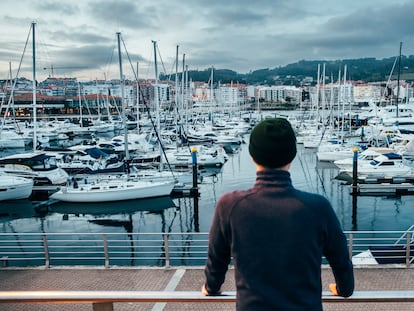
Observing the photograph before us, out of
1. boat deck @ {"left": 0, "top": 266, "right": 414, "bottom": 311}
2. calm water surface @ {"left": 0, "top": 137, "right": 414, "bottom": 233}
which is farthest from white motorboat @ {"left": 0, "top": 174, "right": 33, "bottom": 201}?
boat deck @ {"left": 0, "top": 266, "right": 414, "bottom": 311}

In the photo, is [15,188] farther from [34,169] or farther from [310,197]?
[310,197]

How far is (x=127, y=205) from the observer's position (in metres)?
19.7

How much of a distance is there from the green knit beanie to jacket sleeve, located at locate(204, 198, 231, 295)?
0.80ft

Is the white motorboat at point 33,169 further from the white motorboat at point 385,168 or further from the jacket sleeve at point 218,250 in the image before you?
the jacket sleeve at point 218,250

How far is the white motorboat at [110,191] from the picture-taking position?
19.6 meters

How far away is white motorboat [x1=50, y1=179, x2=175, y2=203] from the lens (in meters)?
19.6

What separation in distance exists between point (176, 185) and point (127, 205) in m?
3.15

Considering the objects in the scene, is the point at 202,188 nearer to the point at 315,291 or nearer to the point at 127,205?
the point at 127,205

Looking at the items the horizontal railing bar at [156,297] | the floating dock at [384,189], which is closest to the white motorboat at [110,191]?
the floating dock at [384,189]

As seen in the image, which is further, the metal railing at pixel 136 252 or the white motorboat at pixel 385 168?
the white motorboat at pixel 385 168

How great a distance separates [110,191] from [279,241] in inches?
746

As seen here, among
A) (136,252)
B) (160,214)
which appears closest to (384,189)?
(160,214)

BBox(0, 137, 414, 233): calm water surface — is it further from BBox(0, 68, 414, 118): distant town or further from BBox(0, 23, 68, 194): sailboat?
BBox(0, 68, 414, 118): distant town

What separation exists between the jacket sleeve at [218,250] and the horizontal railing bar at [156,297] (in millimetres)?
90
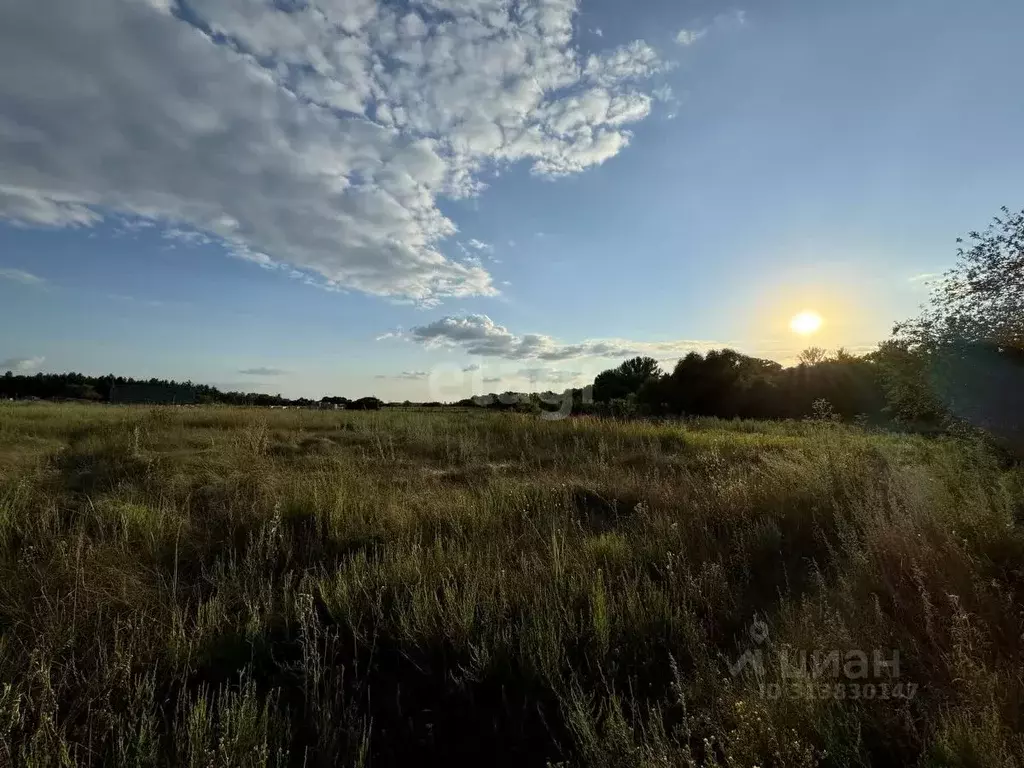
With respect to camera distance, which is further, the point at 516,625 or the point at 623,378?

SET TASK
Quote all of the rows above verbatim, leaving out the pictures.

TASK OUTPUT
Observing the photograph before us, out of
1. boat deck @ {"left": 0, "top": 266, "right": 414, "bottom": 311}
2. calm water surface @ {"left": 0, "top": 137, "right": 414, "bottom": 233}
which is farthest from white motorboat @ {"left": 0, "top": 174, "right": 33, "bottom": 201}?
boat deck @ {"left": 0, "top": 266, "right": 414, "bottom": 311}

In the photo, is [15,188] farther from [34,169] or farther from [310,197]?
[310,197]

How far is (x=127, y=205) from the observer's position (in metres)?
19.7

How much of a distance is there from the green knit beanie to jacket sleeve, located at locate(204, 198, 231, 295)?
0.80ft

Is the white motorboat at point 33,169 further from the white motorboat at point 385,168 or further from the jacket sleeve at point 218,250 in the image before you?
the jacket sleeve at point 218,250

How far is the white motorboat at [110,191] from the picture-taking position?
19.6 meters

How far away is white motorboat [x1=50, y1=179, x2=175, y2=203] from the lens (in meters)?
19.6

What separation in distance exists between point (176, 185) and point (127, 205) in m?
3.15

Considering the objects in the scene, is the point at 202,188 nearer to the point at 315,291 or nearer to the point at 127,205?
the point at 127,205

Looking at the items the horizontal railing bar at [156,297] | the floating dock at [384,189], which is closest to the white motorboat at [110,191]?
the floating dock at [384,189]

As seen in the image, which is further, the metal railing at pixel 136 252 or the white motorboat at pixel 385 168?
the white motorboat at pixel 385 168

How great a distance separates [110,191] from [279,241] in inches?
746

As seen here, among
A) (136,252)
B) (160,214)
which appears closest to (384,189)?
(160,214)

BBox(0, 137, 414, 233): calm water surface — is it further from BBox(0, 68, 414, 118): distant town or further from BBox(0, 23, 68, 194): sailboat?
BBox(0, 68, 414, 118): distant town

What separation exists between the jacket sleeve at [218,250] and the horizontal railing bar at [156,297] (in millimetres)?
90
With respect to camera distance, which is further, the point at 516,625 or the point at 623,378?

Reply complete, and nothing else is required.